Extracted page text data:
# # # # #

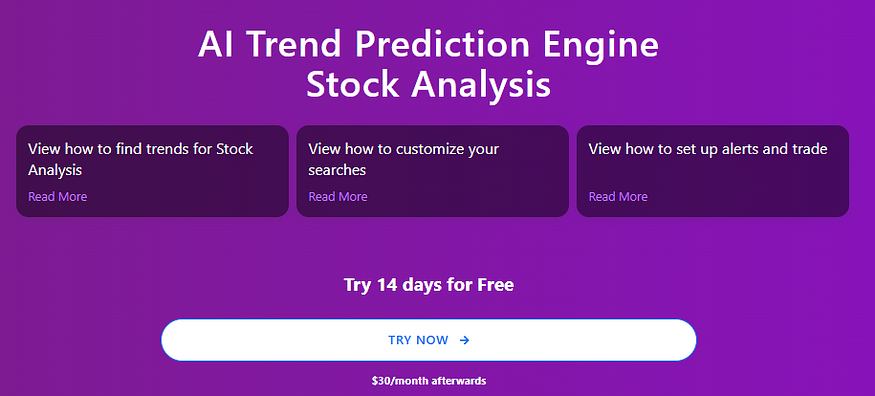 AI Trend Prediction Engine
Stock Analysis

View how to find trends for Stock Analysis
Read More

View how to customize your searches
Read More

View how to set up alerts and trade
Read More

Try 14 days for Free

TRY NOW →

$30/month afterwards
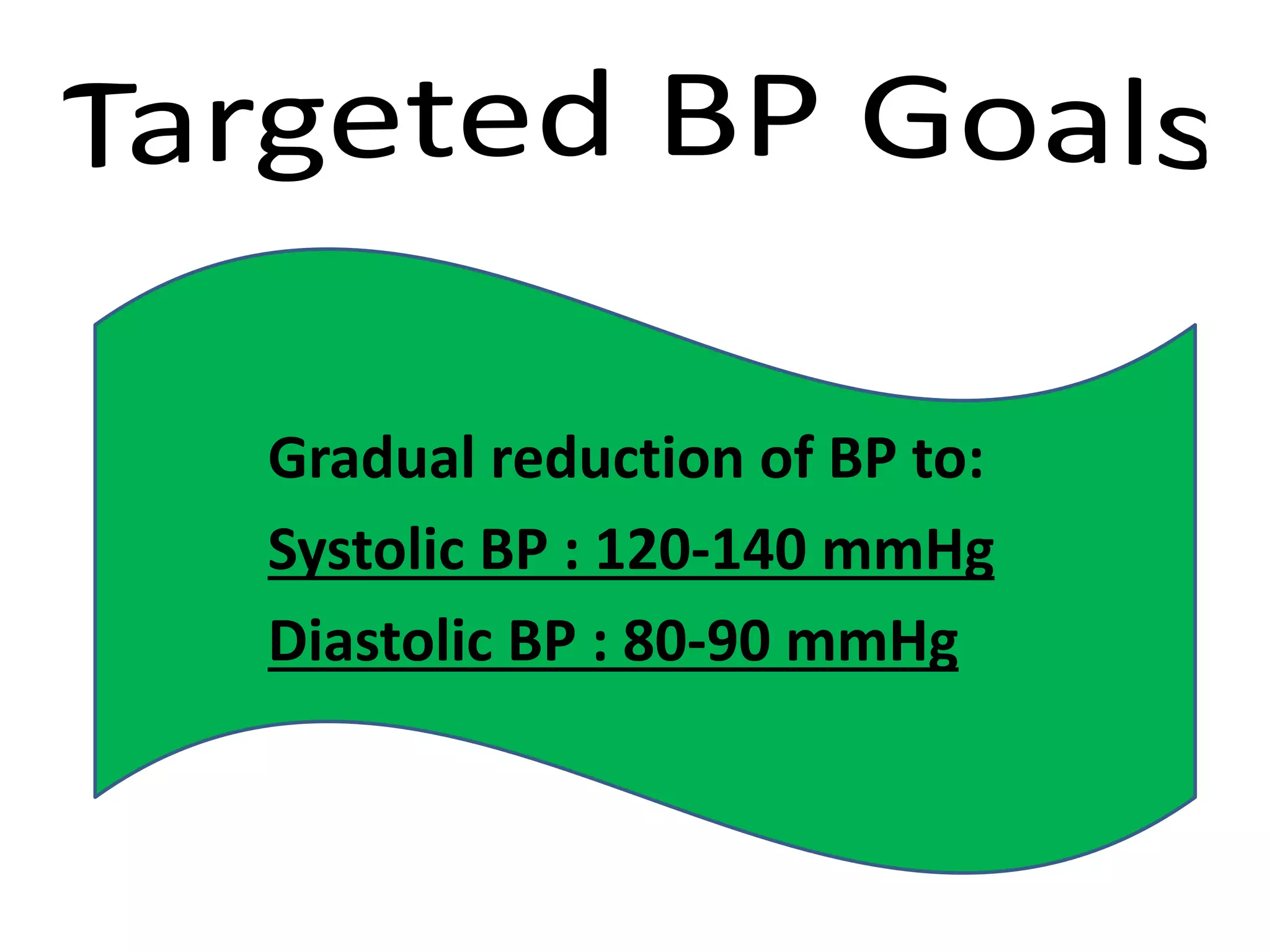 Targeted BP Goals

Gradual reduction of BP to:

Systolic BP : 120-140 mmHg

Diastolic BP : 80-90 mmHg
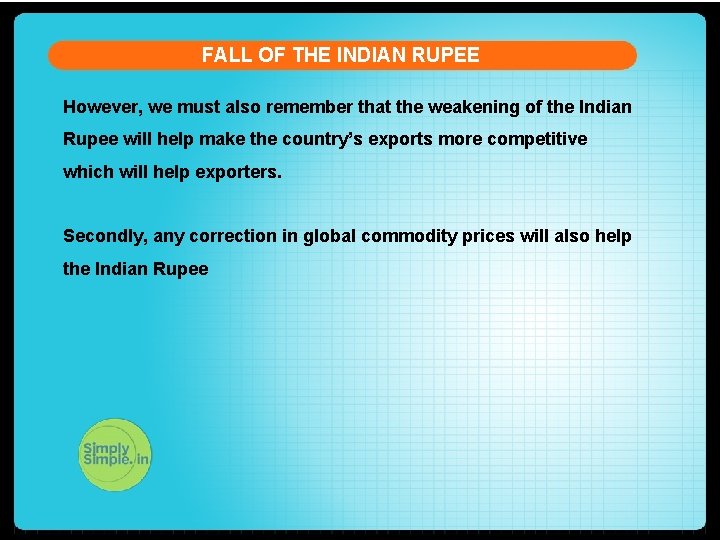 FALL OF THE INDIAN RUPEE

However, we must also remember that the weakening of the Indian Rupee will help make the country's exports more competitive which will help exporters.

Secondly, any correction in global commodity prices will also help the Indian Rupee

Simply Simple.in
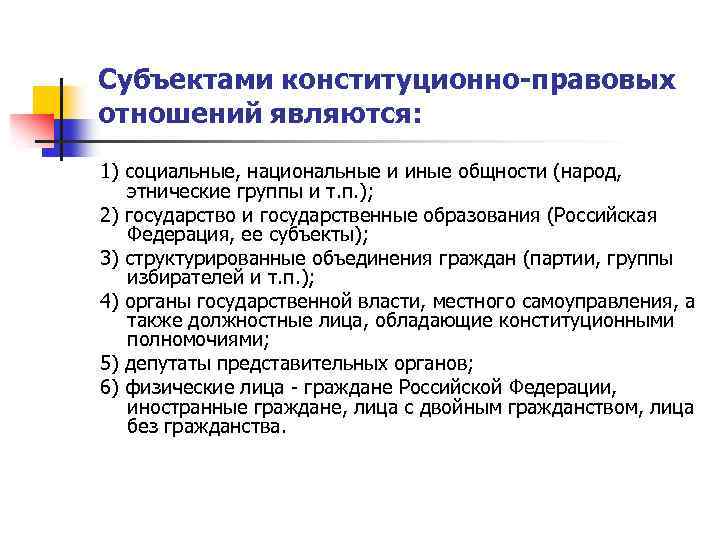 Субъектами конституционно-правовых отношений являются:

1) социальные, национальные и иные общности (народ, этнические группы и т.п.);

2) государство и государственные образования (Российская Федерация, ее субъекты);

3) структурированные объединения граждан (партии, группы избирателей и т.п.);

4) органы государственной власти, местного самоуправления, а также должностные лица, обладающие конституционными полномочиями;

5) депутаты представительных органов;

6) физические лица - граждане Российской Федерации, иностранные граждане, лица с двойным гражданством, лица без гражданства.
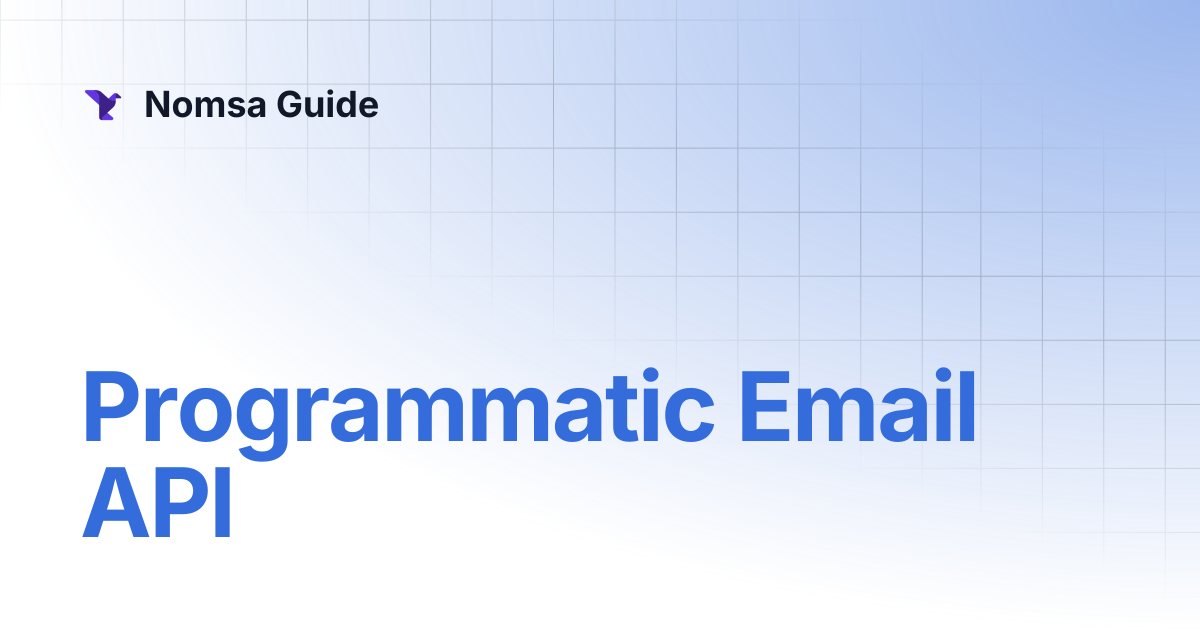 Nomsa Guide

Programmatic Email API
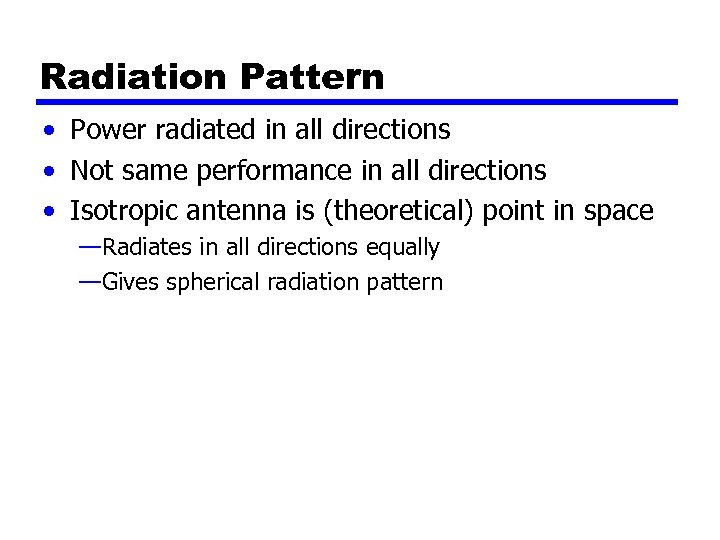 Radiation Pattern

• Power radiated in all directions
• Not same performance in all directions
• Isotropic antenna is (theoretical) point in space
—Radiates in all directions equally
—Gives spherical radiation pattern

# # # # #

WHAT IS NEEDED: Please copy exactly the lines from the one containing "4) органы государственной" through the last line of the records above, both included, and leave out any pictures.

THE ANSWER:
4) органы государственной власти, местного самоуправления, а также должностные лица, обладающие конституционными полномочиями;

5) депутаты представительных органов;

6) физические лица - граждане Российской Федерации, иностранные граждане, лица с двойным гражданством, лица без гражданства.
 Nomsa Guide

Programmatic Email API
 Radiation Pattern

• Power radiated in all directions
• Not same performance in all directions
• Isotropic antenna is (theoretical) point in space
—Radiates in all directions equally
—Gives spherical radiation pattern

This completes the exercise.